Throughout the development of our personalized lecture generation system, we achieved several key milestones:
· System Architecture Design: Successfully designed the overall dual-end architecture consisting of a Teacher End and a Student End framework. While the Teacher End website has not yet been developed, the system architecture and integration flow have been fully defined and validated.
· AI-Agent Integration: Designed and implemented an intelligent AI-Agent capable of processing teacher-provided materials and generating personalized lecture audio and video tailored to each learner.
· Knowledge Gap Analysis: Built a dynamic questionnaire system that evaluates each student’s prior knowledge and learning style, enabling precise and adaptive content personalization.
· Interactive Learning Support: Integrated the GatorMate assistant for real-time question answering and continuous learner engagement during the lecture.
· Resource Optimization: Despite limited access to external APIs, optimized model efficiency to create a low-cost yet high-performing system, making personalized education more affordable and scalable.
· Seamless Multimedia Fusion: Developed a system that synchronizes AI-generated lectures with selectively curated YouTube video snippets to ensure a smooth, uninterrupted learning experience.
During the development process, we gained valuable insights in both technical and conceptual domains:
· Adaptability Through Constraints: Working without AI-agent API access taught us the importance of optimization and resource efficiency in AI system design.
· Importance of Personalization: We learned that learning styles vary significantly across students, and even small adjustments—like adding examples, analogies, or visual cues—can dramatically enhance understanding.

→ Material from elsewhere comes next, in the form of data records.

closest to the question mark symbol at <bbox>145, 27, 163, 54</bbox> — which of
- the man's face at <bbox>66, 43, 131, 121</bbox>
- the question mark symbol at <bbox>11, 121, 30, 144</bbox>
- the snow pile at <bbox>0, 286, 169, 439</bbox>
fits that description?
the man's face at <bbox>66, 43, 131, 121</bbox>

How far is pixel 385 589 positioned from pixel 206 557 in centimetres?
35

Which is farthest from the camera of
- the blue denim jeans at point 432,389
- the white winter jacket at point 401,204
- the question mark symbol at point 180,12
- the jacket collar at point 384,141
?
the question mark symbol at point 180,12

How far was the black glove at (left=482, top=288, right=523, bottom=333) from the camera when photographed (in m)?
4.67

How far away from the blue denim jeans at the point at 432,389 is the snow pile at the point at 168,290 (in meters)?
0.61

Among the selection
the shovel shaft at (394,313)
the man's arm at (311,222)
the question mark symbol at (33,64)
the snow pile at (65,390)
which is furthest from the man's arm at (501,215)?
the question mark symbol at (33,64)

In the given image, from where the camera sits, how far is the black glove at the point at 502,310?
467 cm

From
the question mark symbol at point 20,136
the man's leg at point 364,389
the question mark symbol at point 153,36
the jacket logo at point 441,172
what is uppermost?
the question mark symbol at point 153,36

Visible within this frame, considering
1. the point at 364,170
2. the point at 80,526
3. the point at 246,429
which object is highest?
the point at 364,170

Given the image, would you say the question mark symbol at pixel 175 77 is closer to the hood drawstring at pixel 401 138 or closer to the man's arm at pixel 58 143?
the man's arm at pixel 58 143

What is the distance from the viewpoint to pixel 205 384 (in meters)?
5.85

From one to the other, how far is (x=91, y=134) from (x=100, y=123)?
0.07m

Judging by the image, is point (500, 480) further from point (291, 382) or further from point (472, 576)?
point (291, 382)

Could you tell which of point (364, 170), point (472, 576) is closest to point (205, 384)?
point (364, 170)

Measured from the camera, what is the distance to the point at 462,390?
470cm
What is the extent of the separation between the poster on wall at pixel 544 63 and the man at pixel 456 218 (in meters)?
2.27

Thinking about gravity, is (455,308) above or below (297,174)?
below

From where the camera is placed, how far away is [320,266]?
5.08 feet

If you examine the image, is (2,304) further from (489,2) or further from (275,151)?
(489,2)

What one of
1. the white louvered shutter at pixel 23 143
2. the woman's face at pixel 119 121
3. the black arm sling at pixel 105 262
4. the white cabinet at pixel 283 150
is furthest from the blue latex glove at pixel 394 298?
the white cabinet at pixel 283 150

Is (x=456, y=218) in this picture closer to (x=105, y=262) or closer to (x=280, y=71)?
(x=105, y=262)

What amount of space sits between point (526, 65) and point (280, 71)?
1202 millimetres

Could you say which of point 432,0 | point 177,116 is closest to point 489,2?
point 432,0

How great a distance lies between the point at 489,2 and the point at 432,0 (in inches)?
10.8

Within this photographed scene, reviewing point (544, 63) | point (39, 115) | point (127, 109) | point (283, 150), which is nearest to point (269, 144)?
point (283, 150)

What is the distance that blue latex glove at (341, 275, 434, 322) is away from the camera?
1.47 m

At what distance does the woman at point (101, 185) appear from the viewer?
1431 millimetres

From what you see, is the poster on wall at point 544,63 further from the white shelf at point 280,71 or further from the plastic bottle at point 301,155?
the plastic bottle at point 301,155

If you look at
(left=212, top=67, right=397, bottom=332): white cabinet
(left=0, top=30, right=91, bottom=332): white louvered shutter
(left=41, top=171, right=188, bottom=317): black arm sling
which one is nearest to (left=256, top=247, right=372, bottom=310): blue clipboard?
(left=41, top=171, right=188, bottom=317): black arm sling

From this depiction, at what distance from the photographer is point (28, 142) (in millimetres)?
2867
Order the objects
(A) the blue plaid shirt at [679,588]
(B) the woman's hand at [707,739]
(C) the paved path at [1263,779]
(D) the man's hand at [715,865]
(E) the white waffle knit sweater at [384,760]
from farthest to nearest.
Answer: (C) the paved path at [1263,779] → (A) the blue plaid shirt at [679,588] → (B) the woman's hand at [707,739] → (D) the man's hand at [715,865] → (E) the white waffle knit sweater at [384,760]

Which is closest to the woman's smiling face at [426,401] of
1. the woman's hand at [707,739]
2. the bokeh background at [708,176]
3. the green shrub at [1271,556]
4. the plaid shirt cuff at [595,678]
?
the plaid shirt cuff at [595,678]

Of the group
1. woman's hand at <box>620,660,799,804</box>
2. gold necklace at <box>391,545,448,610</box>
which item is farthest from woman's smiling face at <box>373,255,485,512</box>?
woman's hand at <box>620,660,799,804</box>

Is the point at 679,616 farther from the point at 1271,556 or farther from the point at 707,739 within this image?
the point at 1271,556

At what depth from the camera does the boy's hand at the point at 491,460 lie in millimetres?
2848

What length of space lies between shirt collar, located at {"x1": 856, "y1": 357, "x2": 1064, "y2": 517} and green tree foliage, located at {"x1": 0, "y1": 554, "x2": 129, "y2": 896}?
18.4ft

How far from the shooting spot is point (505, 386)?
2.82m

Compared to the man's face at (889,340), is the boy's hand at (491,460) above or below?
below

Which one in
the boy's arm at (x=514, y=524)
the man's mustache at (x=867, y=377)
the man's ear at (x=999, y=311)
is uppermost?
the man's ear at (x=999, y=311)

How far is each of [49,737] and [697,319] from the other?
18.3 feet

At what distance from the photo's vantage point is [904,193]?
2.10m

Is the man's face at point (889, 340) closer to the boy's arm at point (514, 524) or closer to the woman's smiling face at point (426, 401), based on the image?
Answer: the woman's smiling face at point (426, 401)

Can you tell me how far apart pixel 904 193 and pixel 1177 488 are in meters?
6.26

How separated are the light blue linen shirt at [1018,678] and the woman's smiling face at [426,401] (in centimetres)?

· System Integration Complexity: Merging multiple inputs (audio, slides, and curriculum) into a single adaptive output required a deep understanding of multimodal data alignment and content consistency.
· User-Centric Design Thinking: Building with accessibility and personalization in mind strengthened our appreciation for inclusive design principles—ensuring that technology supports all learners, regardless of ability or background.
· Collaborative Problem-Solving: Overcoming technical and resource challenges reinforced the value of teamwork, iterative design, and creative problem-solving under constraints.
A lot of rooms for improvement is left. One potential that our system already posses is that it can generate lectures just out of slide also, even if no previous lectures of any teacher is present in the system. We are looking forward to work with that system and bring a second model which will provide the same quality of lectures, without any slide, compared to our present system.